この本が世に出て話題になった頃、ぼくは武蔵小金井駅からも国分寺駅からも歩いて遠い大学に通っていた。
新宿で中央線に乗り換えていたので下車駅は武蔵小金井だった。国分寺には滅多に行かず、ときどき国分寺駅周辺で飲み会なども行われていたが、わざわざ遠まわりしてまで参加することに疑問を感じていた。そんなわけで国分寺とは疎遠な関係のまま学生時代を終え、現在に至っている。
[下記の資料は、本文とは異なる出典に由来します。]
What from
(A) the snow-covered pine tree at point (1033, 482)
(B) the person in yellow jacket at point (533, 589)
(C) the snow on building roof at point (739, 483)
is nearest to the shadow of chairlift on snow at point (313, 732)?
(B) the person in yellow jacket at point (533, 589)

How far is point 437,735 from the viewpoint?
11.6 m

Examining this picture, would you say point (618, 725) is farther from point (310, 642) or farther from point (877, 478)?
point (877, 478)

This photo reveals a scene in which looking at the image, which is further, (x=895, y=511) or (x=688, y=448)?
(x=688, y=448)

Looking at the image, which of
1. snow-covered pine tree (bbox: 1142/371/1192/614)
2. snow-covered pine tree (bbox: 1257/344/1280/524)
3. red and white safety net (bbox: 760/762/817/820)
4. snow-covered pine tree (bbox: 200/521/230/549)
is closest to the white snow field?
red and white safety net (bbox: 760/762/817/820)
長女が国分寺から単線電車に乗り換えて行く大学に通うようになって、一昨年と昨年、大学祭なるものを見に行った。国分寺駅はかつての木造校舎のような駅ではなくなり(といってもそれすら記憶の彼方にあって定かではなく、なんとなくイメージしているだけなのかもしれないけれど)、いわゆる都会にありがちな無機質で殺風景な駅に変わっていた。
もともと国分寺とは疎遠な生活をしていた上に、当時椎名誠のようないわゆる昭和軽薄体なる書物に関心がなかったため実に30年以上もこの本を放置していた。今、こうして読んでみるとその頃は食わず嫌いだったなあとか、もっとこういう本もちゃんと読んでおけばよかたなあ、などという気持ちにはさらさらならなくて、ただただ当時の国分寺駅の木造駅舎っぽい匂いが漂ってきてなつかしくなるのである。それ以上でもそれ以下でもない。
昨年は国分寺駅から昔通った大学まで歩いてみた。さすがに国分寺からの道順は記憶になく、ずいぶん遠まわりをしてしまった。さりとて大学から武蔵小金井駅までの道を憶えていたかといえば、それもそうではなく、どこをどう歩いているかわからないうちに長崎屋の裏に出た。たぶんは道は合っていたのだろうけれど風景が変わっていたのだと思う。